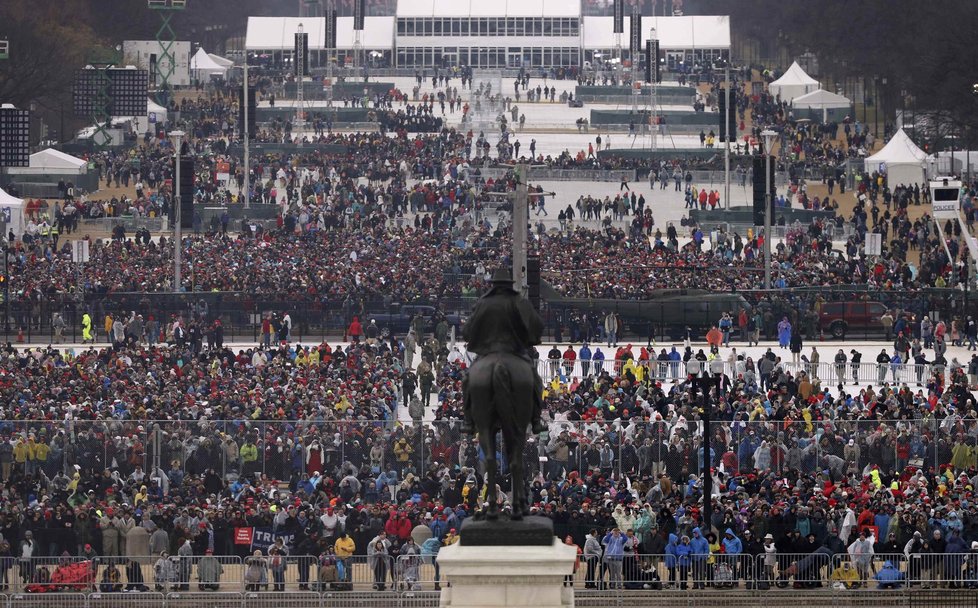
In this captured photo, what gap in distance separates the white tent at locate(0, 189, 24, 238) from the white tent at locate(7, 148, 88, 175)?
55.4ft

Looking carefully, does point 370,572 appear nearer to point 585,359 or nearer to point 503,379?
point 503,379

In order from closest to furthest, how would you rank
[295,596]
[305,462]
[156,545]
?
[295,596] < [156,545] < [305,462]

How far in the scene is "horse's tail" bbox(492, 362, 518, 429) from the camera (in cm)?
3061

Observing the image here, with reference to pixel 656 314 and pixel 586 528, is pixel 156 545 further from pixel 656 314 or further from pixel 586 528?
pixel 656 314

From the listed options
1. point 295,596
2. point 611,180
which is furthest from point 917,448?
point 611,180

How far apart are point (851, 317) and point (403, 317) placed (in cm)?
1289

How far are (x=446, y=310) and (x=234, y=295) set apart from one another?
6.38 metres

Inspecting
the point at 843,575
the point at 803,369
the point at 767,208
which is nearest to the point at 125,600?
the point at 843,575

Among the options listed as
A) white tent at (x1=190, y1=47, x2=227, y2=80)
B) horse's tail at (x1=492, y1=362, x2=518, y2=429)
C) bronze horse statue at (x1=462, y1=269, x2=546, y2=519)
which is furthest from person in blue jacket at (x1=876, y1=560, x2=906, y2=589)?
white tent at (x1=190, y1=47, x2=227, y2=80)

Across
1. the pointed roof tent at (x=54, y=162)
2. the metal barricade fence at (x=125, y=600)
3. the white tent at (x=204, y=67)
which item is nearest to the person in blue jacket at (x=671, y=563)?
the metal barricade fence at (x=125, y=600)

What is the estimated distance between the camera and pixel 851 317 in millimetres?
81312

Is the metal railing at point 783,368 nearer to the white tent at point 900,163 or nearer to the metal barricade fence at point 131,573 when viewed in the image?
the metal barricade fence at point 131,573

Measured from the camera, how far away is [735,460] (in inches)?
2119

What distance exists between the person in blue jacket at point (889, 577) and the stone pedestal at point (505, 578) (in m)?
14.8
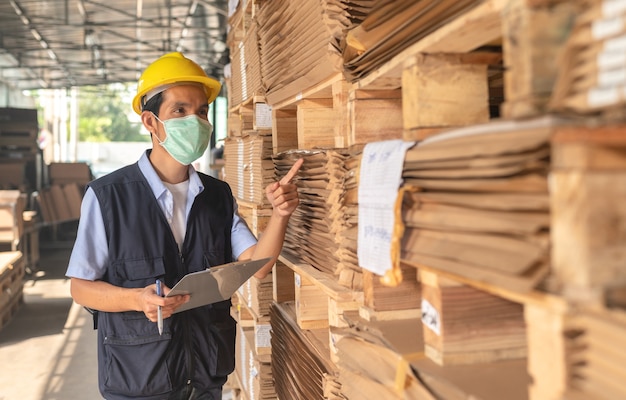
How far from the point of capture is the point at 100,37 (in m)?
18.9

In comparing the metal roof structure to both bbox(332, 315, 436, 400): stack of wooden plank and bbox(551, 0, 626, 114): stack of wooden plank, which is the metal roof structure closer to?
bbox(332, 315, 436, 400): stack of wooden plank

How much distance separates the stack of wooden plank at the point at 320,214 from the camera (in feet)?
8.62

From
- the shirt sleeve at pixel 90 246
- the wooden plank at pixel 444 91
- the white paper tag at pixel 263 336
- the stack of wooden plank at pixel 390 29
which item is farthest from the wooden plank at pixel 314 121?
the white paper tag at pixel 263 336

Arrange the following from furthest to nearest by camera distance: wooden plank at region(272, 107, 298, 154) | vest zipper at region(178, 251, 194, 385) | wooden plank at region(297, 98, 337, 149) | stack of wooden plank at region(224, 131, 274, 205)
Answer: stack of wooden plank at region(224, 131, 274, 205), wooden plank at region(272, 107, 298, 154), wooden plank at region(297, 98, 337, 149), vest zipper at region(178, 251, 194, 385)

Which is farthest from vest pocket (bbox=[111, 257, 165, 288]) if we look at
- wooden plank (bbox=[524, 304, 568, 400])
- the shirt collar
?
wooden plank (bbox=[524, 304, 568, 400])

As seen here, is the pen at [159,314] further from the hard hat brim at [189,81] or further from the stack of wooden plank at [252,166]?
the stack of wooden plank at [252,166]

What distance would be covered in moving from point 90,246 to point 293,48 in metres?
1.52

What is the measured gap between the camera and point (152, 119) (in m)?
Result: 3.50

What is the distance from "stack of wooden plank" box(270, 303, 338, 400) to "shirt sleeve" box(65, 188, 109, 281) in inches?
46.8

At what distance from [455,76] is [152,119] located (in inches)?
84.0

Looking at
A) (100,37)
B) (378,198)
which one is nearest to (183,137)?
(378,198)

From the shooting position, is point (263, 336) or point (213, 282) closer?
point (213, 282)

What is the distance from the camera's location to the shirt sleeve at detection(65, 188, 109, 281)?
3.08 metres

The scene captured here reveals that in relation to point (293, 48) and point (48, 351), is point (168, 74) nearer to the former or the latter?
point (293, 48)
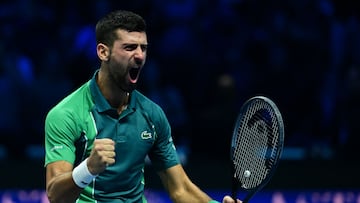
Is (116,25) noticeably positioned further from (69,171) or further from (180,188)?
(180,188)

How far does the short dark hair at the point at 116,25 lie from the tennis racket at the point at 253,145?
860 mm

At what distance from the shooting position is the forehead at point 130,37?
20.0ft

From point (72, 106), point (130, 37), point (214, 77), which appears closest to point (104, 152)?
point (72, 106)

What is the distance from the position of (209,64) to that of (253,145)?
521 centimetres

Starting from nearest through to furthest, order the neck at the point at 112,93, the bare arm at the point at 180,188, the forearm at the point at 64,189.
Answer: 1. the forearm at the point at 64,189
2. the neck at the point at 112,93
3. the bare arm at the point at 180,188

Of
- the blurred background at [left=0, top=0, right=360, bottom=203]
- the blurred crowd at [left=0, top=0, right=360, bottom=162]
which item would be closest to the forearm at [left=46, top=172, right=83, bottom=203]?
the blurred background at [left=0, top=0, right=360, bottom=203]

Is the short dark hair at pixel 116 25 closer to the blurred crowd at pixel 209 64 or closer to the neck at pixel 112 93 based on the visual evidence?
the neck at pixel 112 93

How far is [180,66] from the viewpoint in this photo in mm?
11547

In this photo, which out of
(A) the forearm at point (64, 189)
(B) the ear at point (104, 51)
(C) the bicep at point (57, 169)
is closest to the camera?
(A) the forearm at point (64, 189)

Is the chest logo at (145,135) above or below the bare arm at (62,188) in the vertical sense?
above

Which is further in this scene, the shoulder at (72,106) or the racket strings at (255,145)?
the racket strings at (255,145)

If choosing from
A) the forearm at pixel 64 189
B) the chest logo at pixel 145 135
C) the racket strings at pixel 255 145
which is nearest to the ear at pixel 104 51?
the chest logo at pixel 145 135

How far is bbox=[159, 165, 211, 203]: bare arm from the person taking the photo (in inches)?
260

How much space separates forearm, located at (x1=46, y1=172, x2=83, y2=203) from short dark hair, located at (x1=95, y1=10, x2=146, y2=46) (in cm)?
91
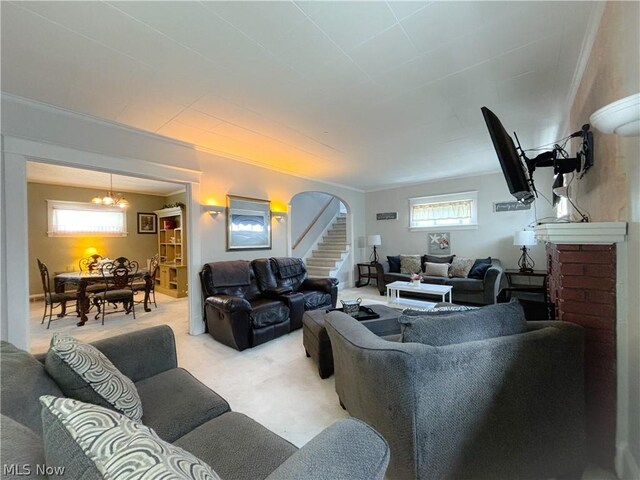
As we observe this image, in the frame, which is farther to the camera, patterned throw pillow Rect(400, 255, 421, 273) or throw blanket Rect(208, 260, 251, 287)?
patterned throw pillow Rect(400, 255, 421, 273)

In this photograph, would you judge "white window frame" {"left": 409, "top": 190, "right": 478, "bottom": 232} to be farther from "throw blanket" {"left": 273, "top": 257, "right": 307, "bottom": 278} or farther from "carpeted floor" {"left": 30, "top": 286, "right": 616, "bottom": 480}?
"carpeted floor" {"left": 30, "top": 286, "right": 616, "bottom": 480}

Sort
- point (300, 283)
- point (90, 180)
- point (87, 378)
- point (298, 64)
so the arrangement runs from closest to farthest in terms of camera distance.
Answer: point (87, 378) < point (298, 64) < point (300, 283) < point (90, 180)

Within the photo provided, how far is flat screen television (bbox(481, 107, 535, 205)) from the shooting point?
1.75m

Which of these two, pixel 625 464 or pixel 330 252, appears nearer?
pixel 625 464

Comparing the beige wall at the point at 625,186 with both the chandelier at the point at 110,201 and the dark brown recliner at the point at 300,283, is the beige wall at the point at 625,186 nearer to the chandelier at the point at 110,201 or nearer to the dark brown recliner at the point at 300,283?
the dark brown recliner at the point at 300,283

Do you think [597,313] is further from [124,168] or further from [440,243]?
[440,243]

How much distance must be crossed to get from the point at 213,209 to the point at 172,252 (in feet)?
13.3

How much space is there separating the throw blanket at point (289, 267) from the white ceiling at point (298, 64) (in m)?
1.91

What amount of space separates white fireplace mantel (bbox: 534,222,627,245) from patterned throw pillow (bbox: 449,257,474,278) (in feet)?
12.3

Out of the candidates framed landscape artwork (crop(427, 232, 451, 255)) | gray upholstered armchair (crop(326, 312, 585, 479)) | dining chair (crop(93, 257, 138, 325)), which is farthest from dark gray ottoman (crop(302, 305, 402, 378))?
framed landscape artwork (crop(427, 232, 451, 255))

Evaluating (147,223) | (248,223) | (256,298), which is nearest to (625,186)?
(256,298)

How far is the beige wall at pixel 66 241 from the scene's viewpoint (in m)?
5.59

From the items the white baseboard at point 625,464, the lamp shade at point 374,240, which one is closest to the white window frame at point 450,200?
the lamp shade at point 374,240

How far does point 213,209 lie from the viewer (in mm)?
3861
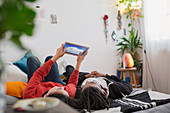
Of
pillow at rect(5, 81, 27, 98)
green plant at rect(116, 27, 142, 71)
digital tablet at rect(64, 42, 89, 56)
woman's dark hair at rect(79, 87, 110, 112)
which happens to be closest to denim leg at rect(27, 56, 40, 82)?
pillow at rect(5, 81, 27, 98)

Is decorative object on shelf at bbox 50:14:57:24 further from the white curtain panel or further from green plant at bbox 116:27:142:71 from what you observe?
the white curtain panel

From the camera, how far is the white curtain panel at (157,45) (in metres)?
2.54

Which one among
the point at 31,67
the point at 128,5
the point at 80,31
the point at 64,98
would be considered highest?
the point at 128,5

__________

# SET EXERCISE
Please copy the material word for word, from the line containing "Evaluating (147,223) |" through the end of the material, including both ends, and leave out the pictures.

# RESPONSE TO THE EXERCISE
Evaluating (147,223) | (248,223) | (256,298), which is nearest to (625,186)?
(256,298)

How far is the beige wall at pixel 66 241 from the scene's viewpoint (in m)?
5.59

From the items the white baseboard at point 625,464, the lamp shade at point 374,240, which one is closest to the white window frame at point 450,200?
the lamp shade at point 374,240

How far does point 213,209 lie from the viewer (in mm)?
3861
Of
pillow at rect(5, 81, 27, 98)
green plant at rect(116, 27, 142, 71)
digital tablet at rect(64, 42, 89, 56)
woman's dark hair at rect(79, 87, 110, 112)
which happens to be closest to denim leg at rect(27, 56, 40, 82)?
pillow at rect(5, 81, 27, 98)

Is decorative object on shelf at bbox 50:14:57:24 further from the white curtain panel or further from green plant at bbox 116:27:142:71 from what you observe?
the white curtain panel

From the camera, how far is the white curtain panel at (157,45) (in metres)?
2.54

Which one among
the point at 31,67
the point at 128,5
the point at 80,31
the point at 64,98
would be considered highest?
the point at 128,5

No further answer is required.